A 4H17 (01H47 GMT), l'heure de la première secousse du séisme qui a fait plus de 53.500 morts dans le Sud et le Sud-Est de la Turquie le 6 février 2023, les familles et les amis des disparus se sont rassemblés dans le centre-ville d'Antakya, l'ancienne Antioche millénaire dévastée à 90%.
Effondrés, noyés de larmes ou figés dans la douleur de ces 65 secondes qu'ils revivent depuis un an jusqu'à la nausée, ils sont serrés les uns contre les autres en silence autour de braseros improvisés, avec en main une branche de laurier symbolisant Antakya.
- Photos et bougies -
Au sol, les proches ont disposé entre les bougies les photos des dizaines d'habitants de la résidence Rana, effondrée comme des milliers d'autres en quelques secondes sous la violence du choc.
"Je n'ai pas l'impression que c'était il y a un an, pour moi c'était hier", confie Eda Boz, 44 ans, contrainte de se réfugier dans la capitale Ankara et revenue spécialement pour les commémorations. "Dans cet immeuble vivaient mes amis d'enfance, des camarades d'école.
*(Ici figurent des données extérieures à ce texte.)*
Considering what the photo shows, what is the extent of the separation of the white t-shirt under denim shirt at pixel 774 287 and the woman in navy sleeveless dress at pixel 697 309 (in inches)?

On se connaissait tous", regrette-t-elle les larmes aux yeux en se jurant "de revenir à Hatay", la province dont Antakya est la capitale.
Un bref moment de tension a d'ailleurs opposé les familles désireuses de se recueillir devant la résidence aux forces de police qui voulaient les empêcher d'accéder au site, avant de se résoudre à les laisser passer, a constaté l'AFP.
Un peu plus tard, le ministre de la Santé Farhettin Koca qui voulait prendre la parole a été renvoyé par la foule sous les huées: la population d'Hatay, favorable à l'opposition, n'a pas pardonné l'abandon dans lequel elle a été laissée dans les premiers jours de la catastrophe et depuis.
Mais l'opposition n'a pas été mieux traitée: le maire CHP (social-démocrate) d'Antakya, Lutfu Savas, a été accueilli par des hurlements et aux cris de "Démission!".
- Tentes vendues-
Au même moment, un rassemblement identique se déroulait un peu plus au nord dans le centre de Kahramanmaras, ville située à une cinquantaine de km de l'épicentre du séisme: "65 secondes qui ont valu une éternité", a résumé dans un message sur le réseau social X l'Afad, l'agence de secours turque accusée d'avoir tardé à venir en aide aux sinistrés - et même d'avoir vendu des tentes qui leur étaient destinées.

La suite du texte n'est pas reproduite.